A member of the UK’s House of Commons Select Committee on Science and Technology this week launched a disgraceful media blitz against climate change researchers, during which he misrepresented their work and attempted to smear others within the profession.

Mr Graham Stringer, the Labour Member of Parliament for Blackley and Broughton in Greater Manchester, wrote an article for the ‘Daily Mail’ and a letter to ‘The Times’, both published on 20 September, in which he cited his Committee membership to add weight to his criticisms of climate researchers.

However, he failed to disclose that he is a trustee of the Global Warming Policy Foundation, the campaign group set up by Lord Lawson to lobby against policies to reduce greenhouse gas emissions.

The trigger for Mr Stringer’s attack was the publication on 18 September in the journal ‘Nature Geoscience’ of a new academic paper on ‘Emission budgets and pathways consistent with limiting warming to 1.5 °C’, by Dr Richard Millar and co-authors.

The paper concluded that “limiting warming to 1.5 °C is not yet a geophysical impossibility, but is likely to require delivery on strengthened pledges for 2030 followed by challengingly deep and rapid mitigation”.

It estimated that global mean surface temperature had increased by about 0.93 Celsius degrees since the mid-19thcentury by 2015, and pointed out that this was lower than the average of projections from the Coupled Model Intercomparison Project Phase 5 (CMIP5), which were published in the Fifth Assessment Report of the Intergovernmental Panel on Climate Change (IPCC) in 2013.

As a result, according to the authors, the remaining amount of carbon dioxide that could be emitted by the world in future without breaching a threshold warming of 1.5 Celsius degrees, the lower end of the goal set by the Paris Agreement on climate change, was larger than previously suggested.

However, Mr Stringer was apparently not interested in the main findings of the paper, and instead focused on the comparison between the estimated warming in 2015 and the outputs of the CMIP5 models.

Mr Stringer’s article in the ‘Daily Mail’ stated: “In a study just published by the respected journal Nature Geoscience, a group of British academics reveals that the immediate threat from global warming is lower than previously thought, because the computer models used by climate change experts are flawed. According to these models, temperatures across the world should now be at least 1.3 degrees above the mid-19th century average, which is taken as a base level in such calculations. But the British report demonstrates that the rise is only between 0.9 and 1 degree.”

**Supplied information**
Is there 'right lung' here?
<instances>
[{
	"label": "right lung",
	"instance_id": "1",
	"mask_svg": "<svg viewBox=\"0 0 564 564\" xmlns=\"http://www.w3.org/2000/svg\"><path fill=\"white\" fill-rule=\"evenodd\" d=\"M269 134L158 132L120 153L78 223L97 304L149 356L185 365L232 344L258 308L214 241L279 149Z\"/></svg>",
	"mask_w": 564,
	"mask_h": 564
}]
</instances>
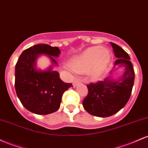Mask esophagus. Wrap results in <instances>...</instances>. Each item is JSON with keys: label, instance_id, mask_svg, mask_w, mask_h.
Wrapping results in <instances>:
<instances>
[{"label": "esophagus", "instance_id": "34e87169", "mask_svg": "<svg viewBox=\"0 0 148 148\" xmlns=\"http://www.w3.org/2000/svg\"><path fill=\"white\" fill-rule=\"evenodd\" d=\"M80 82H81L80 80H79V79H77V80H75L74 82H73V86L75 87L76 86H77L78 84H79Z\"/></svg>", "mask_w": 148, "mask_h": 148}]
</instances>
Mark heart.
Here are the masks:
<instances>
[{"mask_svg": "<svg viewBox=\"0 0 148 148\" xmlns=\"http://www.w3.org/2000/svg\"><path fill=\"white\" fill-rule=\"evenodd\" d=\"M111 59V55L107 49L100 46L90 48L73 58L69 66L77 73L87 71L91 68V74L97 75L104 70Z\"/></svg>", "mask_w": 148, "mask_h": 148, "instance_id": "1", "label": "heart"}]
</instances>
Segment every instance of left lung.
Here are the masks:
<instances>
[{"instance_id": "8db88e82", "label": "left lung", "mask_w": 148, "mask_h": 148, "mask_svg": "<svg viewBox=\"0 0 148 148\" xmlns=\"http://www.w3.org/2000/svg\"><path fill=\"white\" fill-rule=\"evenodd\" d=\"M111 43L115 57V66H122L124 72L119 80L108 77L87 84L88 92L83 100L84 109L91 115L108 117L119 111L129 101L134 83L135 72L128 53L121 47Z\"/></svg>"}]
</instances>
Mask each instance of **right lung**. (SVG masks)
<instances>
[{
	"instance_id": "obj_1",
	"label": "right lung",
	"mask_w": 148,
	"mask_h": 148,
	"mask_svg": "<svg viewBox=\"0 0 148 148\" xmlns=\"http://www.w3.org/2000/svg\"><path fill=\"white\" fill-rule=\"evenodd\" d=\"M60 54L58 47L38 44L24 50L15 65V90L23 106L29 111L44 115L56 112L60 106L62 96L72 84L61 80L59 73L42 71L36 68V60L40 55L48 56L52 62Z\"/></svg>"
}]
</instances>
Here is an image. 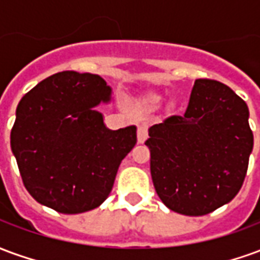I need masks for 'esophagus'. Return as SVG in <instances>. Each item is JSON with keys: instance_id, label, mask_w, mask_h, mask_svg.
Instances as JSON below:
<instances>
[{"instance_id": "34e87169", "label": "esophagus", "mask_w": 260, "mask_h": 260, "mask_svg": "<svg viewBox=\"0 0 260 260\" xmlns=\"http://www.w3.org/2000/svg\"><path fill=\"white\" fill-rule=\"evenodd\" d=\"M147 139V126L146 125H139L138 126V142L143 143Z\"/></svg>"}]
</instances>
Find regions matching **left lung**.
Listing matches in <instances>:
<instances>
[{
  "label": "left lung",
  "mask_w": 260,
  "mask_h": 260,
  "mask_svg": "<svg viewBox=\"0 0 260 260\" xmlns=\"http://www.w3.org/2000/svg\"><path fill=\"white\" fill-rule=\"evenodd\" d=\"M246 103L221 82L196 79L184 115L149 129L150 174L166 206L203 216L240 192L253 134Z\"/></svg>",
  "instance_id": "obj_1"
}]
</instances>
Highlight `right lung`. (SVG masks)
Segmentation results:
<instances>
[{"label":"right lung","instance_id":"right-lung-1","mask_svg":"<svg viewBox=\"0 0 260 260\" xmlns=\"http://www.w3.org/2000/svg\"><path fill=\"white\" fill-rule=\"evenodd\" d=\"M111 89L100 75L64 71L27 91L16 108L11 149L23 185L39 203L64 214L100 206L136 128L110 131L97 113Z\"/></svg>","mask_w":260,"mask_h":260}]
</instances>
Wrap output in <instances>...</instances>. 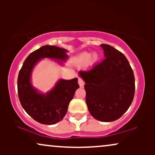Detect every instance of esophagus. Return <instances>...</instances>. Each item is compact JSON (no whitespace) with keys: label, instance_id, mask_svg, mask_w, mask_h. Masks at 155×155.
Listing matches in <instances>:
<instances>
[{"label":"esophagus","instance_id":"34e87169","mask_svg":"<svg viewBox=\"0 0 155 155\" xmlns=\"http://www.w3.org/2000/svg\"><path fill=\"white\" fill-rule=\"evenodd\" d=\"M79 84L81 87H83L84 85V81L82 79H81V78H79Z\"/></svg>","mask_w":155,"mask_h":155}]
</instances>
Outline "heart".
<instances>
[{
    "instance_id": "obj_1",
    "label": "heart",
    "mask_w": 155,
    "mask_h": 155,
    "mask_svg": "<svg viewBox=\"0 0 155 155\" xmlns=\"http://www.w3.org/2000/svg\"><path fill=\"white\" fill-rule=\"evenodd\" d=\"M97 58H98V55H97V53H94L92 54V58L93 60H97ZM90 58V54H89L87 52H84L82 54H80L79 59L82 62H87Z\"/></svg>"
}]
</instances>
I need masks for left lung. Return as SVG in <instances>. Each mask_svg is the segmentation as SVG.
<instances>
[{
  "instance_id": "8db88e82",
  "label": "left lung",
  "mask_w": 155,
  "mask_h": 155,
  "mask_svg": "<svg viewBox=\"0 0 155 155\" xmlns=\"http://www.w3.org/2000/svg\"><path fill=\"white\" fill-rule=\"evenodd\" d=\"M105 59L90 70L79 72L85 82L90 114L101 122L120 119L132 104L135 77L126 57L108 44H101Z\"/></svg>"
}]
</instances>
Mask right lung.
<instances>
[{
    "instance_id": "1",
    "label": "right lung",
    "mask_w": 155,
    "mask_h": 155,
    "mask_svg": "<svg viewBox=\"0 0 155 155\" xmlns=\"http://www.w3.org/2000/svg\"><path fill=\"white\" fill-rule=\"evenodd\" d=\"M67 49L55 46H43L28 55L19 73L17 91L21 105L33 120L44 124L59 122L66 114L70 101L79 87L78 79H59L47 93L39 92L31 83L35 65L44 58L55 60L59 65L68 58Z\"/></svg>"
}]
</instances>
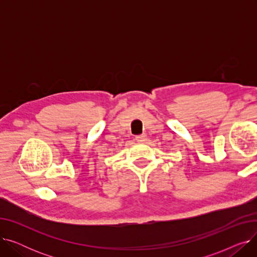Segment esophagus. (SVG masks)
Wrapping results in <instances>:
<instances>
[{
	"label": "esophagus",
	"mask_w": 257,
	"mask_h": 257,
	"mask_svg": "<svg viewBox=\"0 0 257 257\" xmlns=\"http://www.w3.org/2000/svg\"><path fill=\"white\" fill-rule=\"evenodd\" d=\"M136 140L139 142V143H145L147 141V136L146 134H142V136H138L136 138Z\"/></svg>",
	"instance_id": "34e87169"
}]
</instances>
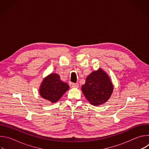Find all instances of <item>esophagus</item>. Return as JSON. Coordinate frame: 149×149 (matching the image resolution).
I'll return each mask as SVG.
<instances>
[{
  "label": "esophagus",
  "instance_id": "esophagus-1",
  "mask_svg": "<svg viewBox=\"0 0 149 149\" xmlns=\"http://www.w3.org/2000/svg\"><path fill=\"white\" fill-rule=\"evenodd\" d=\"M79 87V84L78 83H73L72 84V88H78Z\"/></svg>",
  "mask_w": 149,
  "mask_h": 149
}]
</instances>
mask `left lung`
Returning a JSON list of instances; mask_svg holds the SVG:
<instances>
[{
	"mask_svg": "<svg viewBox=\"0 0 149 149\" xmlns=\"http://www.w3.org/2000/svg\"><path fill=\"white\" fill-rule=\"evenodd\" d=\"M81 90L92 105H99L107 102L110 98L113 91V85L108 75L100 68L87 77Z\"/></svg>",
	"mask_w": 149,
	"mask_h": 149,
	"instance_id": "8db88e82",
	"label": "left lung"
}]
</instances>
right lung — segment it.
Segmentation results:
<instances>
[{
	"instance_id": "right-lung-1",
	"label": "right lung",
	"mask_w": 149,
	"mask_h": 149,
	"mask_svg": "<svg viewBox=\"0 0 149 149\" xmlns=\"http://www.w3.org/2000/svg\"><path fill=\"white\" fill-rule=\"evenodd\" d=\"M69 88L68 84L61 80L59 75L54 73L44 79L39 88V94L43 98L55 103Z\"/></svg>"
}]
</instances>
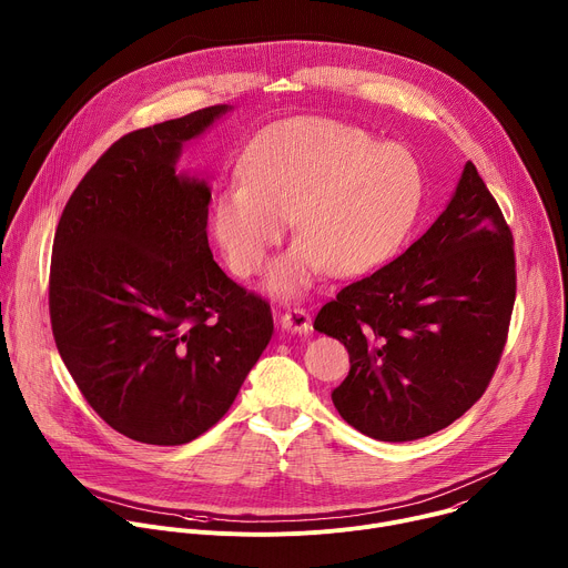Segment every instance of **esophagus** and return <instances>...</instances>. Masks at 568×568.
Wrapping results in <instances>:
<instances>
[{
	"instance_id": "esophagus-1",
	"label": "esophagus",
	"mask_w": 568,
	"mask_h": 568,
	"mask_svg": "<svg viewBox=\"0 0 568 568\" xmlns=\"http://www.w3.org/2000/svg\"><path fill=\"white\" fill-rule=\"evenodd\" d=\"M281 326L285 333L307 335L310 333V314L303 307H287L281 314Z\"/></svg>"
}]
</instances>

**What you need to do**
A: Please answer these questions on the Stringer article:
(i) In which two newspapers did Mr Stringer's pieces appear on 20 September?
(ii) Of which campaign group is he a trustee?
(iii) According to the paper, roughly how much had global mean surface temperature risen by 2015?
B: Carry the Stringer article forward from its final sentence.
The items aren't needed for what follows.

**Solved problems**
A:
(i) The 'Daily Mail' and 'The Times'
(ii) The Global Warming Policy Foundation
(iii) About 0.93 Celsius degrees since the mid-19th century

B:
Elsewhere in the article, Mr Stringer referred to “broken computer models”, and described climate scientists as “environmental warriors”, accusing them of “habitual arrogance”.

Similarly, in his letter to ‘The Times’, Mr Stringer wrote: “We now know that the computer models that climate scientists have used for predicting imminent and catastrophic climate change are wrong”. He added that “leading climate scientists have had an unjustified and unshakeable belief in these models”, and “they have also convinced the BBC and other parts of the scientifically illiterate establishment that these computer predictions are so accurate that it takes them beyond further debate and scientific enquiry”.

However, Mr Stringer’s strident criticisms were based on an acute misrepresentation of the findings of the paper by Dr Millar and his co-authors, which made clear that the temperature in 2015 was well within the 5-95 per cent range projected by the CMIP5 models, even if it was not precisely the same as the average value.

Professor Myles Allen and others authors of the paper were so incensed by Mr Stringer’s false allegations about their work that they wrote to the ‘Daily Mail’. Their letter, published on 21 September, stated: “Graham Stringer MP misrepresents our study to claim global temperatures are not rising as fast as predicted by the Intergovernmental Panel on Climate Change (IPCC) and suggests that action to reduce greenhouse gas emissions is therefore no longer urgent”. But the ‘Daily Mail’ has not been published the letter on its website.

In addition to the untrue claims about climate models, Mr Stringer’s scathing ‘Daily Mail’ article included many other inaccurate and misleading statements, and attempted yet again to smear researchers at the Climatic Research Unit at the University of East Anglia.

He complained that he was “disappointed when my colleagues on the Committee, having conducted an inquiry into the ‘Climategate’ scandal, did not come to a more robust conclusion about the scale of the scientific manipulation at the unit”.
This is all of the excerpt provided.